§ **Extrait du document**

····················

Critiques pour l'événement Médée (Candoni)
19 févr. 2016
9,5/10
96
Que reste-t-il, en 2016, du mythe de Médée qui a inspiré à Corneille sa première tragédie ?

Nicolas Candoni prend le parti pris d’en garder un horrible mais banal fait divers comme il y en a régulièrement dans les pages de nos journaux : celui d’une femme amoureuse, trahie, blessée et surtout meurtrie par un amour illusoire qui s’en est allé faire son nid ailleurs. Alors, de désespoir bien plus que de raison, elle en vient à vouloir faire souffrir autant que son cœur saigne, quitte à s’en prendre à ses propres enfants, souvent au cœur de ce genre de conflit familial.

Il conserve une partie des vers cornéliens, pas évidents à mettre en scène de nos jours, retravaille l’ensemble du texte et de la dramaturgie, tronque une partie, en redistribue une autre, revoit les personnages et leur donne à chacun une couleur, visible dès leur entrée sur le plateau. Ne demeure que l’essentiel, le cœur même de la tragédie où tout est juste et justifié. Sans trahir l’auteur, il emmène tous les protagonistes dans son propre univers, à la fois visuel et sonore, mais surtout émotionnellement fort pour en faire une transposition de qualité.

····················

§ **Données fournies**
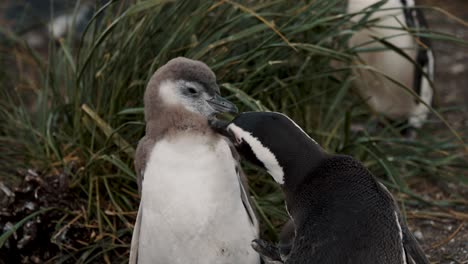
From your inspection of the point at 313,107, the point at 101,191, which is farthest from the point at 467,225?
the point at 101,191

····················

§ **Tâches et exercices**
A. Recopiez fidèlement le passage de la critique de Médée qui va de « Critiques pour l'événement » à « première tragédie ? ».
B. Répondez brièvement aux questions suivantes sur la critique de Médée.
(i) Selon la critique, quelle œuvre de Corneille le mythe de Médée a-t-il inspirée ?
(ii) Qui prend le parti pris de garder du mythe un fait divers ?
(iii) Que donne-t-il à chacun des personnages, visible dès leur entrée sur le plateau ?

§ **Résultats par tâche**
A.
Critiques pour l'événement Médée (Candoni)
19 févr. 2016
9,5/10
96
Que reste-t-il, en 2016, du mythe de Médée qui a inspiré à Corneille sa première tragédie ?

B.
(i) Sa première tragédie.
(ii) Nicolas Candoni.
(iii) Une couleur.